If you use DEVONthink’s OCR feature on a PDF that has an existing Table of Contents, you have probably noticed that the TOC is missing in the processed file. It appears this is a bug in the underlying ABBYY FIneReader OCR engine that DEVONthink uses:
I’ve been working around this by using other PDF software to perform OCR on any PDFs that had a TOC I wanted to preserve. But I just haven’t gotten the same quality OCR results as using DEVONthink and the ABBYY engine. So I finally set about finding a solution that would let me use DT’s OCR and not lose my TOCs.
This script relies on a Python package called pdf.tocgen. It will perform OCR, export the TOC from the original document, and then import the TOC into the new document. You’ll need to install the pdf.tocgen package following its instructions.

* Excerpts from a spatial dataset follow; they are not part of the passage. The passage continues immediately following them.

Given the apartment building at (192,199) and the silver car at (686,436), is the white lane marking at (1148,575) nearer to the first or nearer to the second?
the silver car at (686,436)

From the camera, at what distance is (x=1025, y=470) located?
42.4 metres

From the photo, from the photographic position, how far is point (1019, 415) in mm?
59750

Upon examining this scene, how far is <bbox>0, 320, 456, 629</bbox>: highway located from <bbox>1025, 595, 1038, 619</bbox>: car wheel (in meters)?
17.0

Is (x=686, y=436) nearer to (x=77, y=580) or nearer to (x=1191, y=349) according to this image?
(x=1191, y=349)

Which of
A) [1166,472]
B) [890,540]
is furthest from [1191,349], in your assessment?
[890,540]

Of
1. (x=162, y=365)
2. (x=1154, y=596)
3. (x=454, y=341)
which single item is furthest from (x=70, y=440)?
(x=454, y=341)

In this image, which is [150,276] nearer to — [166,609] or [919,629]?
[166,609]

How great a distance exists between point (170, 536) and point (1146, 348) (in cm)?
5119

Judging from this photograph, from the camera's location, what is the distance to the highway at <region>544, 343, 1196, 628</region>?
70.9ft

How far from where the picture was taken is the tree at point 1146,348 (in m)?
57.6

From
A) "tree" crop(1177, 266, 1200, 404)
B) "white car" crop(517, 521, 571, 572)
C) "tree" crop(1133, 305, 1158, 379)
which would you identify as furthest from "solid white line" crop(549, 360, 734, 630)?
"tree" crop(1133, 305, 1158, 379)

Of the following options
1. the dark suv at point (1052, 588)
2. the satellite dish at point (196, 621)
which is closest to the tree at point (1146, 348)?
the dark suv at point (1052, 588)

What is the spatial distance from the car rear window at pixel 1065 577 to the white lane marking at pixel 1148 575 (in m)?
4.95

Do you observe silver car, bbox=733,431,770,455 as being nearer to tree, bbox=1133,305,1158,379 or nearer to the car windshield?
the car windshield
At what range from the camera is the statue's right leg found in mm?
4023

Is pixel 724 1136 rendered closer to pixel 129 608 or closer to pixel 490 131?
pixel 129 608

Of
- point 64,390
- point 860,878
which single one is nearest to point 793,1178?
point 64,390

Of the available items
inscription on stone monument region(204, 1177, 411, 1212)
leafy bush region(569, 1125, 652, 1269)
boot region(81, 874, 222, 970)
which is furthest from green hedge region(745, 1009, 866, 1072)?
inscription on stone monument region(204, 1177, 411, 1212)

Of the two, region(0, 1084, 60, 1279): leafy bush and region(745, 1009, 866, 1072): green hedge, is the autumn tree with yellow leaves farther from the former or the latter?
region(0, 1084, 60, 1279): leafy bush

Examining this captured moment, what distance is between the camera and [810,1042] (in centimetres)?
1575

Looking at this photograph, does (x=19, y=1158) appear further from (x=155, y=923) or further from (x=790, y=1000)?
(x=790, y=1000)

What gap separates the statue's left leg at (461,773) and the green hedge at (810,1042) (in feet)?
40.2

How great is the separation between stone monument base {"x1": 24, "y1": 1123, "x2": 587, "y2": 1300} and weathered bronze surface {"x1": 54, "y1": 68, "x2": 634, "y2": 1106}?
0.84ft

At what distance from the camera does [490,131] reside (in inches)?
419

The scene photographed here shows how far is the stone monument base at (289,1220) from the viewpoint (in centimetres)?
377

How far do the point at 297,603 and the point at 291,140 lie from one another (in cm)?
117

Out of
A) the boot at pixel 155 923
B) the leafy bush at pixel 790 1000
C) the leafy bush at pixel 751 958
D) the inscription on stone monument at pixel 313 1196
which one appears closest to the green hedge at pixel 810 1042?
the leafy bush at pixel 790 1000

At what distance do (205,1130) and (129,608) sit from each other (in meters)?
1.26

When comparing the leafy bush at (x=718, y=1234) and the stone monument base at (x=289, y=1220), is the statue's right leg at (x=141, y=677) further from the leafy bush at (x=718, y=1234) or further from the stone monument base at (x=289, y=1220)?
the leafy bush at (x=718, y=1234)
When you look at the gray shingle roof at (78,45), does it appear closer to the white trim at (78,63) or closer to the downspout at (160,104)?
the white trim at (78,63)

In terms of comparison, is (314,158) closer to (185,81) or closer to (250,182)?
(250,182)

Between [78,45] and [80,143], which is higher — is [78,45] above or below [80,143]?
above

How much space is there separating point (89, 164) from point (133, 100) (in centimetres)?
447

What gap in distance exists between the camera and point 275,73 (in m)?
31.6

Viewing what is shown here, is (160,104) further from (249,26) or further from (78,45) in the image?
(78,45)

Then update the script to point to it (mine is installed in /usr/local/bin).
I’ve tried this on a few different PDFs with good results, but I have not performed exhaustive testing. The error handling and robustness to different file types, etc., can also be improved. It defaults to a 1 hour (3600 second) timeout when running the OCR–plenty of time for the files I work with, but you can modify it as needed.
This script should be non-destructive to your original PDF files, but of course I recommend testing it in a test database or on test documents first, and by using it you assume all risk to your own data.
-- Performs OCR via DEVONthink, then restores any Table of Contents that got stripped out during OCR.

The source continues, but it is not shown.